Die Möglichkeit eines schnellen Einblicks in die Grundsätze der Unitarischen Freien Religionsgemeinde ist am besten durch die Besprechung des "Gelöbnisses" gegeben, das die Konfirmanden sprechen, bevor sie als selbständige Mitglieder in die Unitarische Freie Religionsgemeinde aufgenommen werden.

Im Folgenden werden die vier Sätze des Gelöbnisses nähergebracht:

"In Ehrfurcht vor Gott, dem Ewigen und Unerforschlichen, will ich Achtung hegen vor der Würde des Menschen und allem Leben."

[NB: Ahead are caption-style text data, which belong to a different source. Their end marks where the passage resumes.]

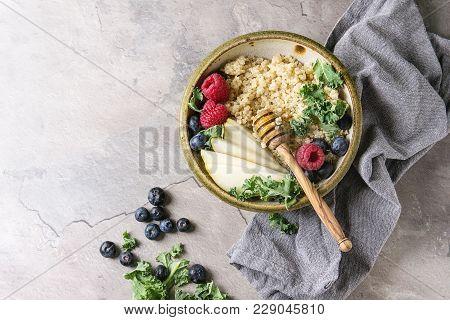Vegan Quinoa Porridge With Kale, Strawberries, Blueberries, Sliced Pear, Honey On Dipper In Bowl Wit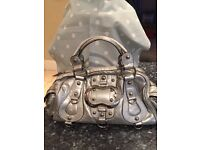 Guess genuine silver ladies handbag with chrome buckle and studs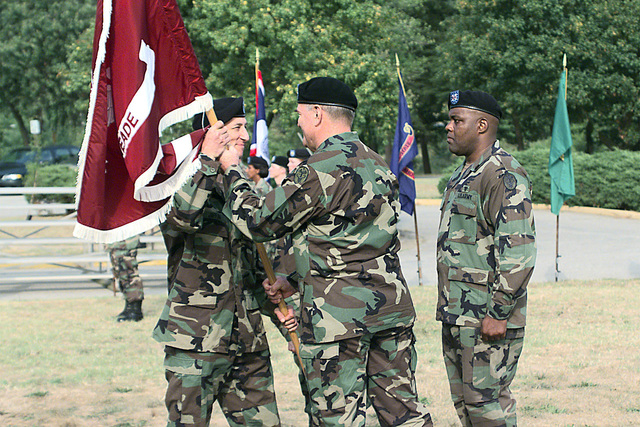 Colonel (COL) Lairie O. Stabler (center), USA, outgoing commander, passes the Medical Department Activity (MEDDAC) flag to COL Jonathan Jaffin, Commander Walter Reed Health Care during the change of command ceremony. MASTER Sergeant (MSG) Jackie A. Horton (right), USA, SENIOR Medical NCO of the MEDDAC stands by as the guidon bearer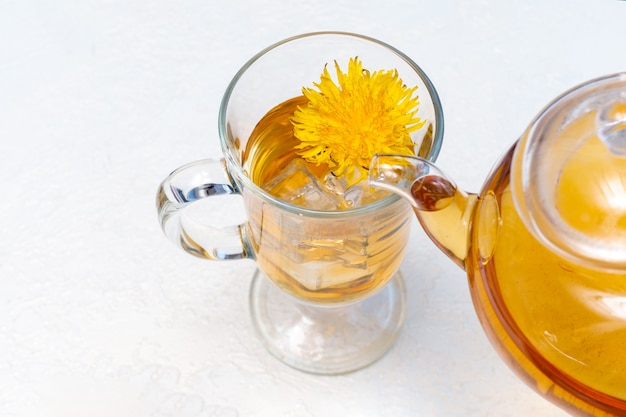 Pouring herbal dandelion tea into a transparent cup from a teapot on a white background, close-up. healthy herbal tea on hot summer days. quenching thirst. healthy food concept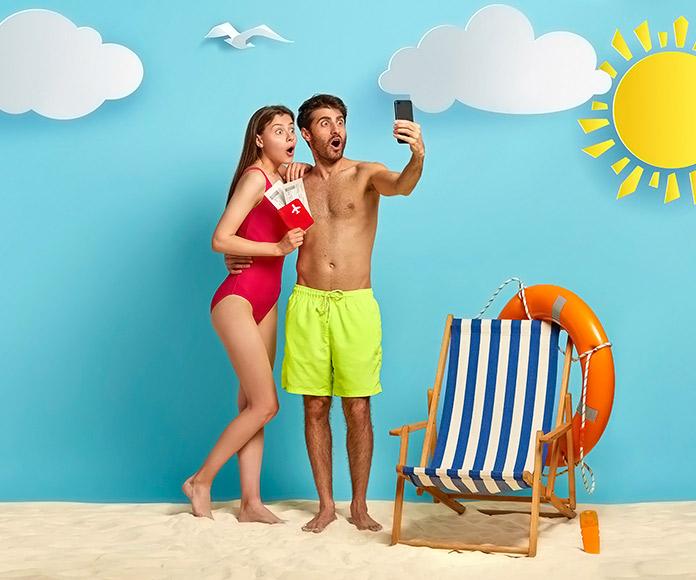 pareja haciéndose un selfie en un decorado que simula la playa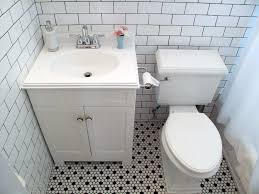 vintage black and white floor tile bathroom remodel inspiration white subway tiles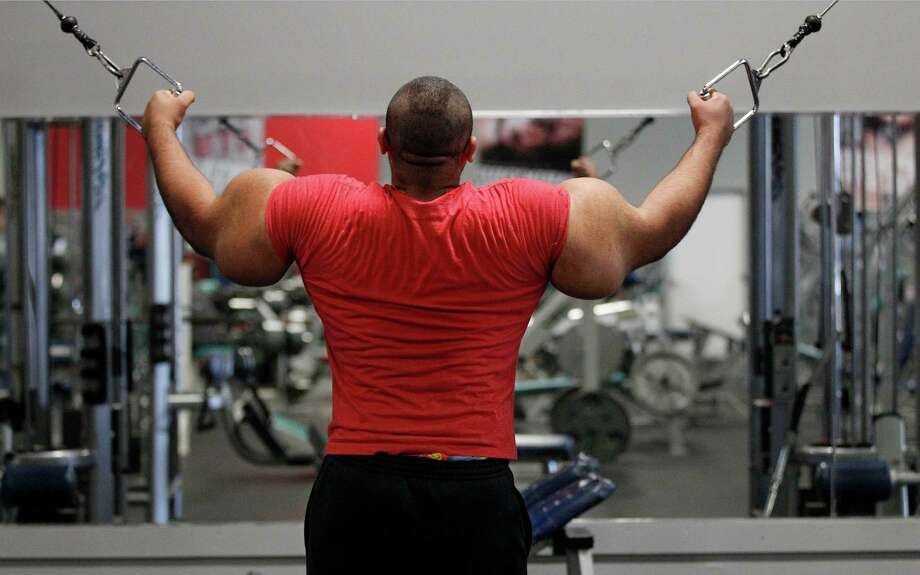 In this photo taken, Friday, Nov. 16, 2012, Egyptian Body builder Moustafa Ismail trains during his daily workout at World Gym in Milford, Mass. Ismail has been given the title of world's biggest arms, biceps and triceps, by the Guinness Book of World Records. Photo: Stephan Savoia, AP / AP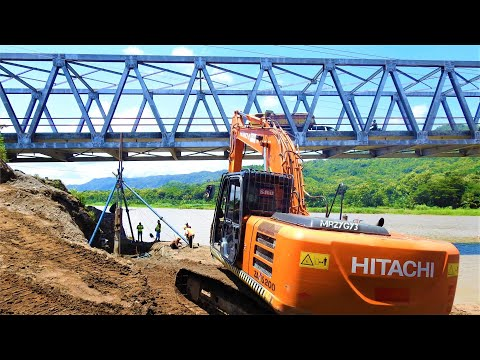 Hitachi Zaxis 200 Excavator Working With Pile Driving On The River Bridge Reinforcement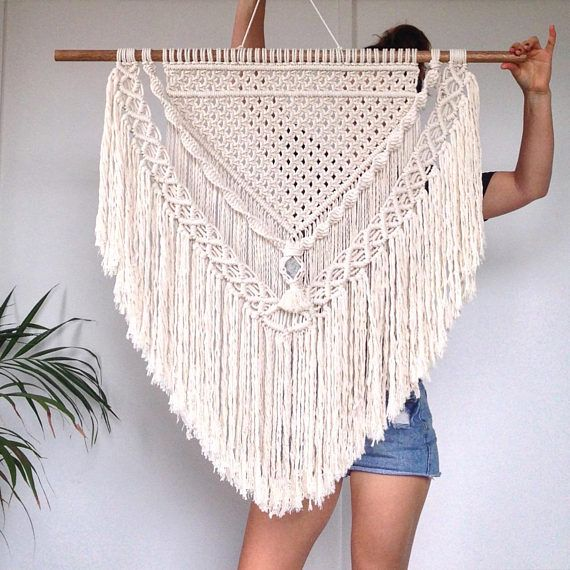 This gorgeous Jenny macrame is handmade with natural cotton rope. It features a grey stone centrepiece creating the perfect coastal vibe for any space! *Height- Top of timber to bottom of fringe approx 80cm * Width- From one end of timber to the other approx 90cm *Please know that #onehome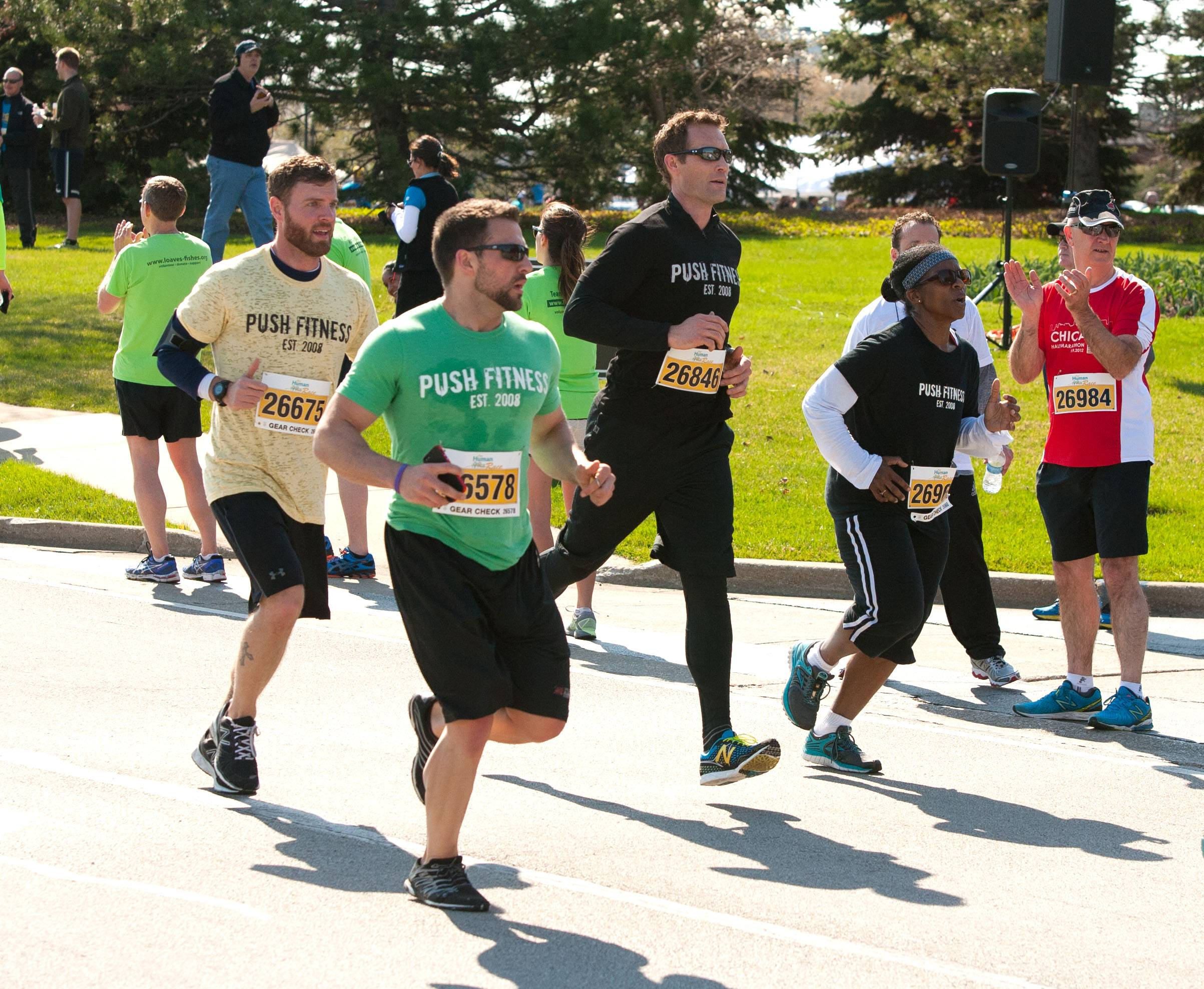 Joshua Steckler and Lisa Townsel, in black T-shirts, ran side-by-side the whole race.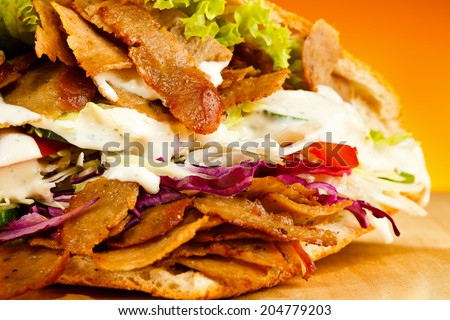 Kebab - grilled meat, bread and vegetables - stock photo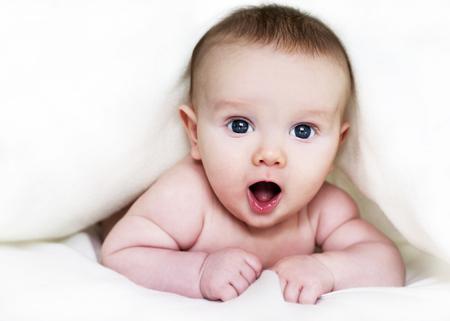 baby boyl is hiding under the white blanket Standard-Bild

In diesem Satz ist alles gesagt, was für das religiöse Bedürfnis der Menschen, nicht nur unserer Zeit, wesentlich ist. Dieser Satz umfaßt einen hohen und doch einfachen Gottesbegriff, ein damit verbundenes Bild vom Menschen, der vom großen Begriff der Ehrfurcht erfüllt sein kann und soll, und ein Bild von der Natur, der gegenüber der Mensch genausoviel Ehrfurcht hegen soll wie vor allem Hohen, das ihn bewegt. Alles was wesentlich ist, ist in diesem einen Satz gesagt. Er ist theologisch, er ist ethisch und, modern gesprochen, von einem religiösen Umweltbewußtsein geprägt. Dieser Satz ist selbst umfassender als die Zehn Gebote, weil darin mehr, und weil darin weniger steht als in ihnen. Und er ist moderner, weil die Ehrfurcht vor allem Leben Teil des Gottesbegriffes ist.

Was nützen alle Ge- und Verbote, wenn der Mensch nicht in der Idee der Ehrfurcht erzogen wurde und sich in ihr entwickelt hat? Es gehört indessen der Geschichte der Unitarischen Freien Religion an, in der Auseinandersetzung mit dem Gottesbegriff sich gebildet zu haben.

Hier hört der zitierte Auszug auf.